▸ WORK ORDER A: In the NAFLD conversation summary, rewrite the passage from "Jeff Lazarus comes" to "of economic consequences.", substituting "fibrosis" for "cirrhosis".
▸ WORK ORDER B: List every person named in the NAFLD conversation summary.

▸ EXCERPT:
**********
This conversation is part of SurfingNASH’s 2021 NAFLD Year-In-Review. Professor Jeffrey Lazarus of ISGlobal and the University of Barcelona joins Louise Campbell and Roger Green to discuss the emerging NAFLD public health agenda.
Jeff Lazarus comes to the effort to create a global NAFLD Public Health agenda from his experiences spearheading similar efforts in HIV and Hepatitis C. The conversation begins with Jeff describing the path by which he shifted focus from each liver disease to the next. Just as a reduction in HIV transition rates revealed the high level of Hepatitis C infections among HIV patients (particularly intravenous drug users), the reduction in Hepatitis C incidence following the advent of the direct-acting antivirals revealed still-significant levels and growth rates of liver cirrhosis. This in turn revealed the degree to which NASH is driving the continuing growth of cirrhosis in the global population. It also revealed the degree to which efforts to reduce or eliminate NAFLD were lacking a strategy, an idea of the burden or sense of economic consequences.
From here, the discussion shifts to looking at similarities and differences between HIV and Fatty Liver Disease. One key similarity: a patient can have this disease for a long time before having to address it. A key difference: the steps one takes to combat infectious disease vs. what is more of a “lifestyle” disease.
Next, the group discussed Jeff’s path to help shape a global consensus around the need to treat Fatty Liver and an action plan regarding how to do so. The first key was to determine how many countries are prepared to deal with NAFLD. Answer: out of 102 the group explored, none were prepared. This led to a two-year process with 218 global stakeholders to develop a global consensus statement on goals and actions, which we discussed on S2 E59. With these pieces in place, the global stakeholder group is working on a framework of sustainable development goals.
**********
▸ SUPPLIED INFORMATION:
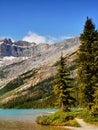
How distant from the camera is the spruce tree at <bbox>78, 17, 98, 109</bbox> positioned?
58.5 m

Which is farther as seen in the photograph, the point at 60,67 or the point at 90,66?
the point at 60,67

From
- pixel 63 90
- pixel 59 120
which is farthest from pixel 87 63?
pixel 63 90

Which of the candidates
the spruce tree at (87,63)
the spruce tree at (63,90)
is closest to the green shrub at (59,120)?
the spruce tree at (87,63)

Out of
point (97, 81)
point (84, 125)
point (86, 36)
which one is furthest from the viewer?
point (86, 36)

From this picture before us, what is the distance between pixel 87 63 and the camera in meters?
59.6

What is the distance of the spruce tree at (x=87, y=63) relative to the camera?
58531 millimetres

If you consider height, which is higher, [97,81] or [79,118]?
[97,81]

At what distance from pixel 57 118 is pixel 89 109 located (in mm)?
6891

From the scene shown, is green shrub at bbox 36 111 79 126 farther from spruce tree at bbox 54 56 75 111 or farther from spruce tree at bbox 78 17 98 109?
spruce tree at bbox 54 56 75 111

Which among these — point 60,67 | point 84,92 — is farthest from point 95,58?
point 60,67

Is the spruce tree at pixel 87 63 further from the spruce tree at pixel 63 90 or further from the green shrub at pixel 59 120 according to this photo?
the spruce tree at pixel 63 90

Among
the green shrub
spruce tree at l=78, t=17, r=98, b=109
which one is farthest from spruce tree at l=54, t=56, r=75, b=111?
spruce tree at l=78, t=17, r=98, b=109

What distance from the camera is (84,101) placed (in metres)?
59.4

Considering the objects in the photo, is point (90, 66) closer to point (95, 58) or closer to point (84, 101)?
point (95, 58)
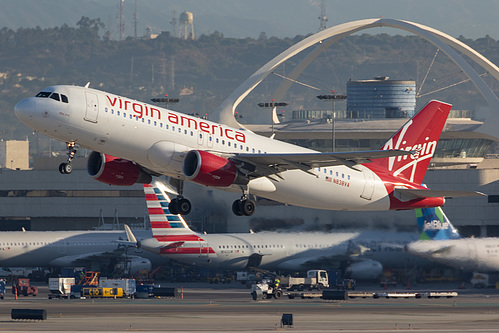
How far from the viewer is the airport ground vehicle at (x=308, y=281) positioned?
9475cm

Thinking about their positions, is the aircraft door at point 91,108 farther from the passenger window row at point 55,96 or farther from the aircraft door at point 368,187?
the aircraft door at point 368,187

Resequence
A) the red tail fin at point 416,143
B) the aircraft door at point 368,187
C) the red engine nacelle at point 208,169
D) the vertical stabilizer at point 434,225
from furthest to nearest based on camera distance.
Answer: the vertical stabilizer at point 434,225 → the red tail fin at point 416,143 → the aircraft door at point 368,187 → the red engine nacelle at point 208,169

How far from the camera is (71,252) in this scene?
351ft

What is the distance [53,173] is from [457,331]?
96.5 meters

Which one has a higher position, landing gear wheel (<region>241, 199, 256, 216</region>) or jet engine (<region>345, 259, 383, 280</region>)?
landing gear wheel (<region>241, 199, 256, 216</region>)

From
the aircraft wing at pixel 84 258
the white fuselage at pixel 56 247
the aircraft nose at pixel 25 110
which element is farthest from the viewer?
the aircraft wing at pixel 84 258

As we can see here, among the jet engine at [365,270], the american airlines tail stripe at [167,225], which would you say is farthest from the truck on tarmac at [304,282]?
the american airlines tail stripe at [167,225]

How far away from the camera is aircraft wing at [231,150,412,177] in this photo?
184 feet

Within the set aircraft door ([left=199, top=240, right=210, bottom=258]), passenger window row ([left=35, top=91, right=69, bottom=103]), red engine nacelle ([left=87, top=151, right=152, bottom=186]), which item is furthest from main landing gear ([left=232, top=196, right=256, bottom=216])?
aircraft door ([left=199, top=240, right=210, bottom=258])

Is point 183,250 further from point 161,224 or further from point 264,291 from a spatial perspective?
point 264,291

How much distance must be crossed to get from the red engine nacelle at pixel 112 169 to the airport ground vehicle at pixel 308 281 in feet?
127

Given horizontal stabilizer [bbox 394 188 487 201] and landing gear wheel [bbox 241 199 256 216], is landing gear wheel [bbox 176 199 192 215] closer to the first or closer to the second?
→ landing gear wheel [bbox 241 199 256 216]

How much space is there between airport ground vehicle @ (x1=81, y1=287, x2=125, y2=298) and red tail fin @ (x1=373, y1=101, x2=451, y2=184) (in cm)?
3202

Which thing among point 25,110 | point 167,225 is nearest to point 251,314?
point 167,225
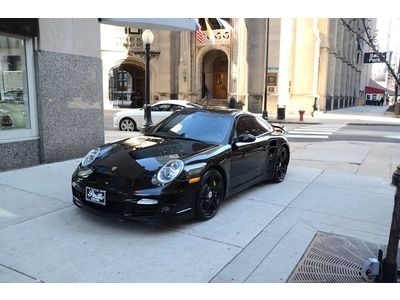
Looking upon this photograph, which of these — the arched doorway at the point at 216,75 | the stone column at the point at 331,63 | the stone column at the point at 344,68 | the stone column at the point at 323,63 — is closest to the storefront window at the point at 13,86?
the arched doorway at the point at 216,75

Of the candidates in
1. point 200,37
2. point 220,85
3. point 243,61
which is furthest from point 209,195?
point 220,85

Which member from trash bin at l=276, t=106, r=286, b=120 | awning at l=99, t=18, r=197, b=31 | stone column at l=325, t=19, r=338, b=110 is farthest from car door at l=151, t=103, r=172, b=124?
stone column at l=325, t=19, r=338, b=110

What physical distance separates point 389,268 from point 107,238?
285 centimetres

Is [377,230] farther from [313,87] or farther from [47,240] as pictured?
[313,87]

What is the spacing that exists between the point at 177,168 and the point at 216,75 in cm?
3221

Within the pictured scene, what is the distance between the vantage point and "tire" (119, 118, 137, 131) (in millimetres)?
15787

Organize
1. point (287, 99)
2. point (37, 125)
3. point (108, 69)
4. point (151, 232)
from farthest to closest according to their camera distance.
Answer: point (108, 69), point (287, 99), point (37, 125), point (151, 232)

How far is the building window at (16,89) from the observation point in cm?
726

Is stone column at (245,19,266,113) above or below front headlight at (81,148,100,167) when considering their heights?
above

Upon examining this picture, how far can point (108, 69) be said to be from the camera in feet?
118

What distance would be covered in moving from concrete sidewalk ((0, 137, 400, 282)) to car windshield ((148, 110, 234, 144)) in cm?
105

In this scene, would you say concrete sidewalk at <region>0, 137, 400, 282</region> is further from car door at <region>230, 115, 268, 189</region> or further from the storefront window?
the storefront window

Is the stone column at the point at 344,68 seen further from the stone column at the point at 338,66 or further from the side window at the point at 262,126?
the side window at the point at 262,126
**********
▸ WORKED SOLUTION A:
Jeff Lazarus comes to the effort to create a global NAFLD Public Health agenda from his experiences spearheading similar efforts in HIV and Hepatitis C. The conversation begins with Jeff describing the path by which he shifted focus from each liver disease to the next. Just as a reduction in HIV transition rates revealed the high level of Hepatitis C infections among HIV patients (particularly intravenous drug users), the reduction in Hepatitis C incidence following the advent of the direct-acting antivirals revealed still-significant levels and growth rates of liver fibrosis. This in turn revealed the degree to which NASH is driving the continuing growth of fibrosis in the global population. It also revealed the degree to which efforts to reduce or eliminate NAFLD were lacking a strategy, an idea of the burden or sense of economic consequences.

▸ WORKED SOLUTION B:
Jeffrey Lazarus
Louise Campbell
Roger Green